= What the task requires =
Rewrite the listing below with every occurrence of "orange striped hose" changed to "yellow fuel hose" and everything else left as it is. Leave the pictures out of your answer.

= Stored records =
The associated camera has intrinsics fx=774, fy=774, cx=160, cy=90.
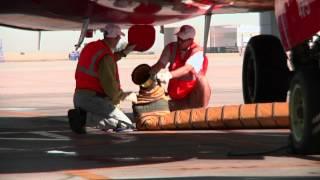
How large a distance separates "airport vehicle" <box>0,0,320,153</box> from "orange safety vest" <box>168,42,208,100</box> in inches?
17.8

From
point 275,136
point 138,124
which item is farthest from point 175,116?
point 275,136

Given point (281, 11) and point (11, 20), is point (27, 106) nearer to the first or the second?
point (11, 20)

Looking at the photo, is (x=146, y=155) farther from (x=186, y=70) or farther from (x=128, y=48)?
(x=128, y=48)

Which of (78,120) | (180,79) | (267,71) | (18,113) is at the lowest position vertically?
(18,113)

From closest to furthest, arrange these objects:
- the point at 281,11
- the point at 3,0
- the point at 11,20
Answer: the point at 281,11
the point at 3,0
the point at 11,20

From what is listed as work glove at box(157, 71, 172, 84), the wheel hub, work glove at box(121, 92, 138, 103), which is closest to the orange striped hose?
work glove at box(121, 92, 138, 103)

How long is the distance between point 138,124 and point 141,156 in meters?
2.82

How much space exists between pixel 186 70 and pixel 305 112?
12.9 feet

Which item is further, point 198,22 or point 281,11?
point 198,22

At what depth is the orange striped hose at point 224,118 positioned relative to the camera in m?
9.85

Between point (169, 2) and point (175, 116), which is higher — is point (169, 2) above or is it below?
above

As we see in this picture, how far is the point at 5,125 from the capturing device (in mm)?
12711

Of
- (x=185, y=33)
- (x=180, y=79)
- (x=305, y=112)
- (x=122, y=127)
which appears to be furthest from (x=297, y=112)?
(x=185, y=33)

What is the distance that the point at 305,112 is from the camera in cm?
753
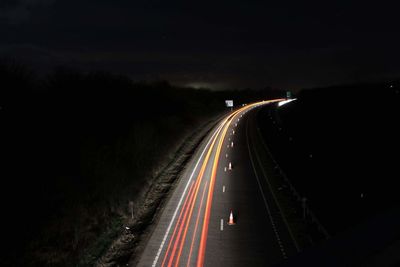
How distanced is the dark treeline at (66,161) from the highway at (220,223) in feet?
15.1

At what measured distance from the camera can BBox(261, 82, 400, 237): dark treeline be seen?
32.6 metres

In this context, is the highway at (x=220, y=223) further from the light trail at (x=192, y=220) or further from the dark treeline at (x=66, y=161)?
the dark treeline at (x=66, y=161)

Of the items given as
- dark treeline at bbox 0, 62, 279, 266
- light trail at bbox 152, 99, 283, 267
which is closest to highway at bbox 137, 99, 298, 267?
light trail at bbox 152, 99, 283, 267

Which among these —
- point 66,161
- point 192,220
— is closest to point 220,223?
point 192,220

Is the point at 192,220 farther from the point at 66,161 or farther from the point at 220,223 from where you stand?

= Exercise answer =
The associated camera has intrinsics fx=774, fy=774, cx=160, cy=90.
How large a distance separates "airport vehicle" <box>0,0,320,153</box> from "orange safety vest" <box>168,42,208,100</box> in inches?
17.8

From
point 275,136
point 138,124
which item is farthest from point 175,116?
point 275,136

Given point (281, 11) and point (11, 20), is point (27, 106) nearer to the first or the second?
point (11, 20)

Looking at the photo, is (x=146, y=155) farther from (x=186, y=70) or farther from (x=128, y=48)?
(x=128, y=48)

Which of (78,120) | (180,79) | (267,71) | (18,113) is at the lowest position vertically?
(18,113)

From closest to furthest, arrange these objects:
- the point at 281,11
- the point at 3,0
- the point at 11,20
Answer: the point at 281,11
the point at 3,0
the point at 11,20

From what is listed as work glove at box(157, 71, 172, 84), the wheel hub, work glove at box(121, 92, 138, 103), which is closest to the yellow fuel hose?
work glove at box(121, 92, 138, 103)

How long is the distance between point 138,124 and point 141,156 in meters?
2.82

How much space exists between pixel 186 70 and pixel 305 112?
12.9 feet

Which item is further, point 198,22 or point 281,11?
point 198,22

At what depth is the yellow fuel hose at point 224,118 positioned relative to the camera in m?
9.85

Between point (169, 2) and point (175, 116), which is higher — is point (169, 2) above or is it below?
above

As we see in this picture, how far is the point at 5,125 from the capturing device (in mm)?
12711

Of
- (x=185, y=33)
- (x=180, y=79)
- (x=305, y=112)
- (x=122, y=127)
which appears to be furthest from (x=297, y=112)?
(x=185, y=33)

What is the distance that the point at 305,112 is from the camera in cm?
753
How distanced is the dark treeline at (66,161) from the highway at (220,223) in feet?
15.1

At what measured distance from the camera can BBox(261, 82, 400, 237): dark treeline be seen?
32.6 metres

In this context, is the highway at (x=220, y=223) further from the light trail at (x=192, y=220) or further from the dark treeline at (x=66, y=161)?
the dark treeline at (x=66, y=161)

Of the items given as
- dark treeline at bbox 0, 62, 279, 266
- light trail at bbox 152, 99, 283, 267
which is closest to highway at bbox 137, 99, 298, 267?
light trail at bbox 152, 99, 283, 267

Which among these —
- point 66,161
- point 192,220
— is closest to point 220,223?
point 192,220

Is the point at 192,220 farther from the point at 66,161 or farther from the point at 220,223 from where you stand?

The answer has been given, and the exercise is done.